Ici comme ailleurs, il est très facile de critiquer un responsable politique ; bien plus compliquée, parce que tellement plus rare, surtout ici, devient l'opération inverse : l'applaudir. En l'espace de six mois, le ministre de la Justice, Ibrahim Najjar, aura été, en relativisant, à l'origine de deux gigantesques évolutions : il a été le premier ministre à avoir fait le ménage au sein de son département en renvoyant devant les instances concernées un juge ripou jusqu'à la moelle, le seul donc à avoir concrètement lutté contre la corruption (on espère que ses collègues aounistes finiront par en parler un peu moins et agir beaucoup plus), le voilà aujourd'hui à l'origine de ce projet charnière, et ses compatriotes attendent de lui qu'il le défende bec et ongles à la Chambre pour convaincre les députés de le débarrasser du monstrueux appendice imposé par le Hezbollah, voire de le bonifier et d'assurer ainsi à la femme les exacts mêmes droits, à tous les niveaux, dont bénéficient les hommes, leurs hommes, dès la naissance.

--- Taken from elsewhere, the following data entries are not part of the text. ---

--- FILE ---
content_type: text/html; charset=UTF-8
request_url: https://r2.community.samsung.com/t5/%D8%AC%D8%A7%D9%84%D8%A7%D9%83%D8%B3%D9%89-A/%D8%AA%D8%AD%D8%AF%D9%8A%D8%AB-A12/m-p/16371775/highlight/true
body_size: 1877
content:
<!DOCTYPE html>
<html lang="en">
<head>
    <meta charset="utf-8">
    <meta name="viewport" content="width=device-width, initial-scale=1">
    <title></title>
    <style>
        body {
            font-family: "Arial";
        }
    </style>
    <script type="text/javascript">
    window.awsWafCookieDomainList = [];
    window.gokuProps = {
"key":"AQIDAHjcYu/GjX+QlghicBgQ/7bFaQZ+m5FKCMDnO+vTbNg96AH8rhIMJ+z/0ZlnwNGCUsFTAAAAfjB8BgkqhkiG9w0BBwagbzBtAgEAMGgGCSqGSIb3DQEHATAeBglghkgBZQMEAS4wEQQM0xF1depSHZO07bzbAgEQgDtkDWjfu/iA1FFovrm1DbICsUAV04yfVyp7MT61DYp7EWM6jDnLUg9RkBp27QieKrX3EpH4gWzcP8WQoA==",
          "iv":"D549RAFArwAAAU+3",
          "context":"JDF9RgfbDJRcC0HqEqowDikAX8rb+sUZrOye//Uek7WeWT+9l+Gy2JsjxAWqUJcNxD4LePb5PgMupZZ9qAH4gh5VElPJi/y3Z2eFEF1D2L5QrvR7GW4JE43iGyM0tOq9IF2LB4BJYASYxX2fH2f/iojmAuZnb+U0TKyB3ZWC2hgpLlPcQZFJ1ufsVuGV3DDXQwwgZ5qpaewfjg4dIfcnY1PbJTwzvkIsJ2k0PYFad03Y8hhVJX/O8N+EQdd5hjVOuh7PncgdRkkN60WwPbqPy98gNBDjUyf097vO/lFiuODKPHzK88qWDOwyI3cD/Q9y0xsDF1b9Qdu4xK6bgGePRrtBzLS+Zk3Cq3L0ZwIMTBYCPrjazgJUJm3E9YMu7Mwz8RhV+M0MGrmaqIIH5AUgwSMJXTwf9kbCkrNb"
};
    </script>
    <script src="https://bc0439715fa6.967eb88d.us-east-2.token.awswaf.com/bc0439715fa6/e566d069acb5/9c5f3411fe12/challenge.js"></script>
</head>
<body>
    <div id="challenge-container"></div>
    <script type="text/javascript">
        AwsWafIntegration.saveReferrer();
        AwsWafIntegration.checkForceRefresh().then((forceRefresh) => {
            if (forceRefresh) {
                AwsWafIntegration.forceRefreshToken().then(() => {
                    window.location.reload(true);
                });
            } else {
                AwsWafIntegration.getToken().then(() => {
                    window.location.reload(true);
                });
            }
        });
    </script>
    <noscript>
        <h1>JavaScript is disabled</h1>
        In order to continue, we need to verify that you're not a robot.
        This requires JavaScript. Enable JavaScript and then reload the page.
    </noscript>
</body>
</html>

Il ne reste plus à Ibrahim Najjar que de proposer, lors d'un prochain Conseil des ministres, le projet de loi portant sur l'abolition de la peine de mort, avec toutes les répercussions, aussi retentissantes soient-elles, qu'aura une pareille démarche, pratiquement vouée à l'échec. Il n'y a pas de hasard : c'est à l'un des doyens du gouvernement Hariri que les Libanais doivent la modernité et la jeunesse politique la plus flamboyante et la plus audacieuse des trente dernières années.